§ **SOURCE PASSAGE**:
In the reality that garlic industry chain is becoming more and more closely linked and industrial data is growing rapidly, with the help of big data technology, the deep integration of big data and the development of garlic industry can be achieved, and the big data platform of the garlic industry chain is researched and developed. To a certain extent, it can provide data support for data mining, and it can effectively solve the problems of uncertainty of planting scale and yield data, difficult analysis of the influence factors of price fluctuation, difficult to predict the trend of price change, the uncertainty of market concentration and the difficulty of short-term price prediction. To realize the tracking and monitoring of the whole garlic industry chain, complete the data collection and storage, analyze the influence factors of garlic price fluctuation and the characteristics of garlic price fluctuation, accurately predict the trend of garlic price operation, and make the timely forecast service report on garlic price fluctuation is an effective way to guarantee the stable development of garlic industry.

2 Architecture and key technologies

The big data of agriculture is a data set which is produced by the integration of its own characteristics, such as regional, seasonal, diversity, and periodicity and so on. It has a wide variety of sources, diverse types, complex structure and potential value, and it is difficult to apply the usual methods to deal with and analyze the data [Xu, Wang and Li(2015)]. With the support of big data system framework and big data technology, the big data construction of single variety agriculture should be integrated with big data processing processes, such as industrial production, logistics, market trade, purchase and marketing, export, consumption and so on. Big data technology is a collection of data collection, data storage, data processing and data visualization technology [Gong, Li,Chai et al. (2014); Yan and Zhang (2013); Low, Bickson, Gonzalez et al. (2012); Li and Gong (2015)].

2.1 Architecture

According to the information of each link in the industrial chain, in order to meet the requirements of high performance, scalability, high reliability and low energy consumption, the big data processing system is divided into four layers according to the big data processing process, as shown in Fig. 1. The first layer is the physical layer of the agricultural big data system architecture. According to the data resources of industrial chain planting, production, market, supply and marketing, processing and export,combined with big data collection and storage technology, it is divided into preproduction materials, production information, export information and other types of data.The second layer is the information layer of the agricultural big data system architecture.Through a variety of big data acquisition technology to obtain various types of data, data sources of industrial chain elements, and the industrial chain data storage to generate data warehouse. Through data quality analysis and data cleaning, denoising and integration technology, the collected data are classified and stored in the storage system to form a storage mode of continuous accumulation of agricultural data resources. The third level is the data analysis and mining layer of the agricultural big data service system. Through the big data preprocessing technology, big data analysis technology and big data visualization technology, according to the system requirements, the mass data resources can be fully excavated and analyzed. The fourth level is the service layer of the agricultural big data service system. Through the application of agricultural big data, it can achieve the purpose of intelligent production, transparency of industrial management,information of market management, flexible service and information of scientific research management. This not only makes all the links of the industrial chain information, but also reduces the cost of big data processing in agriculture. It also ensures the reliability of the software, and also reduces the threshold of big data processing.

§ **DATASET RECORDS**:
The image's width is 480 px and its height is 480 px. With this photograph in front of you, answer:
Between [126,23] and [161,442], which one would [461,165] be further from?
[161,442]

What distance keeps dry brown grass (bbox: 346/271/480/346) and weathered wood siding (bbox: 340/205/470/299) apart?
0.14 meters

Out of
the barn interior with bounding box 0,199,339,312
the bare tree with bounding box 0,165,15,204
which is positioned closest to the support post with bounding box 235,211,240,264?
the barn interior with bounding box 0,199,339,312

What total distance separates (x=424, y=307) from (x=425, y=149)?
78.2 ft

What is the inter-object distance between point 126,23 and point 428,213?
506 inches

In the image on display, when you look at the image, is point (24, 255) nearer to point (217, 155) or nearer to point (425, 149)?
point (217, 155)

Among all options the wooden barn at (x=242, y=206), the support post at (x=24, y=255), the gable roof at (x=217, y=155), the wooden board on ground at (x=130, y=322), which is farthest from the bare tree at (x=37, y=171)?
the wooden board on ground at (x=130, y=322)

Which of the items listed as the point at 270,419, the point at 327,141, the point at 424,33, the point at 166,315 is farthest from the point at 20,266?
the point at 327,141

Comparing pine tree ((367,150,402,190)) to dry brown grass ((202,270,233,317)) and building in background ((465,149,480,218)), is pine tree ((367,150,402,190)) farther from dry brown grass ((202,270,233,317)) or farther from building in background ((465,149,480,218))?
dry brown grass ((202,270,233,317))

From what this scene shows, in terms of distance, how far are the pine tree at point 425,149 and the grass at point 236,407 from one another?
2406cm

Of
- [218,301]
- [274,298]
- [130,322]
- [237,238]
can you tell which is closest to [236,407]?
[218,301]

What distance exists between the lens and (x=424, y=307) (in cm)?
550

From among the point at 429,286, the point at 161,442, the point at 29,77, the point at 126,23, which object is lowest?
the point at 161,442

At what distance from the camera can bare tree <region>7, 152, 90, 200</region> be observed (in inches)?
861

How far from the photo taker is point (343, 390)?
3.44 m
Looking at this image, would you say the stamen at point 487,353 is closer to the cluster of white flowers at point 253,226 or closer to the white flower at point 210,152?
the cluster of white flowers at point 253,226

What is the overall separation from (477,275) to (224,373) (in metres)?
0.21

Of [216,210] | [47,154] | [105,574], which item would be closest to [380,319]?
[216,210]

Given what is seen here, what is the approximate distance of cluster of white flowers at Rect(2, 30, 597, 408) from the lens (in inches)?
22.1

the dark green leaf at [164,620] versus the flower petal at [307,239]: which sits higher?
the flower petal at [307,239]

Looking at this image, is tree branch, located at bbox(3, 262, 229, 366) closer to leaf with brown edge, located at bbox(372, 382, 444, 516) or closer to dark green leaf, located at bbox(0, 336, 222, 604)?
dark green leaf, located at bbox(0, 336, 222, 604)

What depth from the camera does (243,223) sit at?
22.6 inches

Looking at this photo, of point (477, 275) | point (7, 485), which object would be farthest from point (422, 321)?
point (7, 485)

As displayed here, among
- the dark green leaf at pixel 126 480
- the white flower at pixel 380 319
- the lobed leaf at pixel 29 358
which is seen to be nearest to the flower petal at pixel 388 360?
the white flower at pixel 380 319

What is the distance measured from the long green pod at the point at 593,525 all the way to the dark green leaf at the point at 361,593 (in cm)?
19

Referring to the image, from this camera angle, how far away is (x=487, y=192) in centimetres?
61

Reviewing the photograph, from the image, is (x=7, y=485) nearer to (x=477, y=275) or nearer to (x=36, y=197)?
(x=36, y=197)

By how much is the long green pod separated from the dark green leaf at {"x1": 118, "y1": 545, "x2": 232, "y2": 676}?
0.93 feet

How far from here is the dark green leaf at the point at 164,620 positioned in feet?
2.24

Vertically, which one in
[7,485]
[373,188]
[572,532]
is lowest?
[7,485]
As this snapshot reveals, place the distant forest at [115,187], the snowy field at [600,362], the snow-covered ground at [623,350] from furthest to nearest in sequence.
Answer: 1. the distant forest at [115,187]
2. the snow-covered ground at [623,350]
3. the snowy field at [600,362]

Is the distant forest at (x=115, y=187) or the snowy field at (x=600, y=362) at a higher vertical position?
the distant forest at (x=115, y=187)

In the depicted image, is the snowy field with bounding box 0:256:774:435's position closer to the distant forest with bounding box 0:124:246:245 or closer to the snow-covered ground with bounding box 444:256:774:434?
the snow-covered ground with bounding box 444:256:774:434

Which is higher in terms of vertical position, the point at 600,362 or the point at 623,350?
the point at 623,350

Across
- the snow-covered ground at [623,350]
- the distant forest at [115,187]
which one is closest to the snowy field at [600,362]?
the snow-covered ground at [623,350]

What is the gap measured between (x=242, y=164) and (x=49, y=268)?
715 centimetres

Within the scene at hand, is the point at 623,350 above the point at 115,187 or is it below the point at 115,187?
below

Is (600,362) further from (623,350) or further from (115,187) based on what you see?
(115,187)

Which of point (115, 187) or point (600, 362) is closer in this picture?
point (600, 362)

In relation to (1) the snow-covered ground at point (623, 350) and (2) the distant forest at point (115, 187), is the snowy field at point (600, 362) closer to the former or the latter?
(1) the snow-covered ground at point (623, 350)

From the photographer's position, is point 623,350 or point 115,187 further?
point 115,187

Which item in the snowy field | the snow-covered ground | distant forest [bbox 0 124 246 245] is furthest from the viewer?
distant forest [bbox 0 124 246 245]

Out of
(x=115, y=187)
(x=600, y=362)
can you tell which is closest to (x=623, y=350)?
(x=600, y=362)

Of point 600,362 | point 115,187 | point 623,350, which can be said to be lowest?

§ **GOALS**:
**a.** Summarize the passage above on the garlic industry's big data platform in two sentences.
**b.** In the passage above on the garlic industry's big data platform, what is the third layer of the system called?
**c.** Pick up the passage on the garlic industry's big data platform after its final sentence and carry it forward.

§ **SOLVED TASKS**:
**a.** A big data platform for the garlic industry chain can supply data for mining and help solve problems such as uncertain planting scale and yield data and the difficulty of analyzing and predicting garlic price fluctuations. Its big data processing system is divided into four layers: a physical layer, an information layer, a data analysis and mining layer, and a service layer.

**b.** It is the data analysis and mining layer of the agricultural big data service system.

**c.**
Figure 1: The architecture of agricultural big data system

2.2 Key technology

Using the corresponding big data technology, the agricultural big data service system is built, as shown in Fig. 2.

2.2.1 Data acquisition technology

The research and development of the platform is based on data. Data as the core part of the system is the key element of the whole system. In the process of developing a data centric platform, it is necessary to improve the means of data acquisition. According to the data features of agricultural production, market, storage, processing, export and other links, this paper mainly introduces the data acquisition technology of physical association perception and social network data.

IoT perception is based on intelligent hardware real-time perception of resource dynamic information, and provides scientific and technological means ahead of time for monitoring, operation, management and service. It can monitor all people and things in time, accurately and quickly by deploying sensors such as ecological monitoring, climate monitoring, environmental monitoring, and market monitoring. It has the advantages of universality, compatibility, real-time and intelligence.

RFID technology is a wireless communication technology that can identify specific targets and read and write related data through a radio signal without identifying mechanical or optical contact between a system and a specific target. It has the advantages of fast scanning, small size, diversified shape, anti-pollution ability and durability, repeatability, penetration and barrier free reading, large memory capacity and security.

Figure 2: Big data technology

Social network data acquisition is a process of acquiring data by using various soft-ware tools for massive and complex data in the network. Social network data acquisition is divided into internal data acquisition and external data acquisition. Internal data acquisition is based on the needs of companies, schools and government agencies to extract data from their internal databases, resource repositories and data statistics platforms. There are two ways to obtain external data, one is to get external open data sets, such as log on to China Meteorological Website to download some data that is open to the outside world. The second is to use the Python crawler to capture data from the network, such as obtaining the effective price information from the price web site.

2.2.2 Data storage technology

Data storage is an essential link to ensure the reliability and accuracy of the analysis results. The big data storage system generally includes three aspects of the file sys-tem,the database technology and the programming model.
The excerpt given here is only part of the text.